[RFC PATCH 3/4] mm: soft-offline: retry to split and soft-offline the raw error if the original THP offlining fails.

[Date Prev][Date Next][Thread Prev][Thread Next][Date Index][Thread Index]

 



From: Zi Yan <zi.yan@xxxxxxxxxxxxxx>

For THP soft-offline support, we first try to migrate a THP without
splitting.

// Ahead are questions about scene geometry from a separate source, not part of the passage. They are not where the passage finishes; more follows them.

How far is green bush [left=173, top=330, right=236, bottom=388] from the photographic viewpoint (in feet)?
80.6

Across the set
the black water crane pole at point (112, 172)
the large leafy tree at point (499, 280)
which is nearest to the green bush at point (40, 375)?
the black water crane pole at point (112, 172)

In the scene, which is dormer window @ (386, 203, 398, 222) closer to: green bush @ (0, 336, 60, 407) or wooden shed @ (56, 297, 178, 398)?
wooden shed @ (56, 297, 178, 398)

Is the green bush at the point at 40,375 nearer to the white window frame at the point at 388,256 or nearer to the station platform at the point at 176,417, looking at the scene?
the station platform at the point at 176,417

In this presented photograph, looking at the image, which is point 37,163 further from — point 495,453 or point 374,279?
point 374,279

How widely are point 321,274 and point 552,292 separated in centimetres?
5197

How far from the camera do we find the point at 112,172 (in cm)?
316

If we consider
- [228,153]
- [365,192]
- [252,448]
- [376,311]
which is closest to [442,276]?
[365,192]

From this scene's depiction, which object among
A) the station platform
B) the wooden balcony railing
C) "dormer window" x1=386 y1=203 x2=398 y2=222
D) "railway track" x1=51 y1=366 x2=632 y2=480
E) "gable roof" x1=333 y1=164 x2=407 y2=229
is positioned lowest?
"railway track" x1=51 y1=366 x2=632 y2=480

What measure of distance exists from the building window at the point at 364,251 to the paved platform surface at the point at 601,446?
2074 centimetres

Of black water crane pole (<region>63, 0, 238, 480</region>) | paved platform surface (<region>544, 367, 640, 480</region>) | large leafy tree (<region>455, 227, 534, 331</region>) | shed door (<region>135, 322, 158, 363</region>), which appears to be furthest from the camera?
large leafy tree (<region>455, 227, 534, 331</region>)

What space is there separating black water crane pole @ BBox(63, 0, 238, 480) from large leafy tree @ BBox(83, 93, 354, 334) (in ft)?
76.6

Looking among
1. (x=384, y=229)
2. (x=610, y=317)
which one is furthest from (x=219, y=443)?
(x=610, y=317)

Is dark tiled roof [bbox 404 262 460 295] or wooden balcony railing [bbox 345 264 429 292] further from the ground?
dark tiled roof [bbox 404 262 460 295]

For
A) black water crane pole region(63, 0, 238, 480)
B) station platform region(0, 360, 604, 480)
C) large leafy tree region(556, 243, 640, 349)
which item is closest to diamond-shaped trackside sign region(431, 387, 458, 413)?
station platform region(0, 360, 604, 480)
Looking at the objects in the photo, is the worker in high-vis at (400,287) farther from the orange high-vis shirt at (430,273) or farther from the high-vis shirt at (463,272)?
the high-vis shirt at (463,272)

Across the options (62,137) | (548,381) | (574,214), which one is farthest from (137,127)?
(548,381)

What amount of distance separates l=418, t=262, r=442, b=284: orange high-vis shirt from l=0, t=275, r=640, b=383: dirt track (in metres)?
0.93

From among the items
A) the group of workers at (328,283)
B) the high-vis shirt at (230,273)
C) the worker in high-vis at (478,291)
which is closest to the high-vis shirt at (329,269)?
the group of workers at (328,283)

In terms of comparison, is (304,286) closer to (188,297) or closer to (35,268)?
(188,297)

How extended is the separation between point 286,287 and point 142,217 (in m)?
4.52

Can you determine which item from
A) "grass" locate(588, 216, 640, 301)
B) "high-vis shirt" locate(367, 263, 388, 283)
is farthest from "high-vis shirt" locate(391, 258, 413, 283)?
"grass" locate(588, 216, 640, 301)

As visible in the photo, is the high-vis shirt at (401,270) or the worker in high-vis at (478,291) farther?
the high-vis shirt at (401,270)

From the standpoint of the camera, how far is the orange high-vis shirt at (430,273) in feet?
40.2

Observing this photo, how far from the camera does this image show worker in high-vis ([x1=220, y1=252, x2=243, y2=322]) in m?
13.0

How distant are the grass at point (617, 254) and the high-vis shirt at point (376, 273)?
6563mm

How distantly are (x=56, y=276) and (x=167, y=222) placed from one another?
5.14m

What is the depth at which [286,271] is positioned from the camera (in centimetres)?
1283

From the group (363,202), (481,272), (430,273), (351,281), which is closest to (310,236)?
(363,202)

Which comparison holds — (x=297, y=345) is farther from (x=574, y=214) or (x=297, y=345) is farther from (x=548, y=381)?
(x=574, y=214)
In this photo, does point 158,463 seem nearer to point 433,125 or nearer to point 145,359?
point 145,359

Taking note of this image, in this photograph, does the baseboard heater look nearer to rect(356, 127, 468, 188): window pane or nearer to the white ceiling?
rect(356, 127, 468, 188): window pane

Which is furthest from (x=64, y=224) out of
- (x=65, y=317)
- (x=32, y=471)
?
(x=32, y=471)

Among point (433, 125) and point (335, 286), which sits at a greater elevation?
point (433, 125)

If the migration fails, we split the THP and migrate the
raw error page.

migrate_pages() does not split a THP if the migration reason is
MR_MEMORY_FAILURE.

Signed-off-by: Zi Yan <zi.yan@xxxxxxxxxxxxxx>
---
 mm/memory-failure.c | 77 +++++++++++++++++++++++++++++++++++++----------------
 mm/migrate.c        | 16 +++++++++++
 2 files changed, 70 insertions(+), 23 deletions(-)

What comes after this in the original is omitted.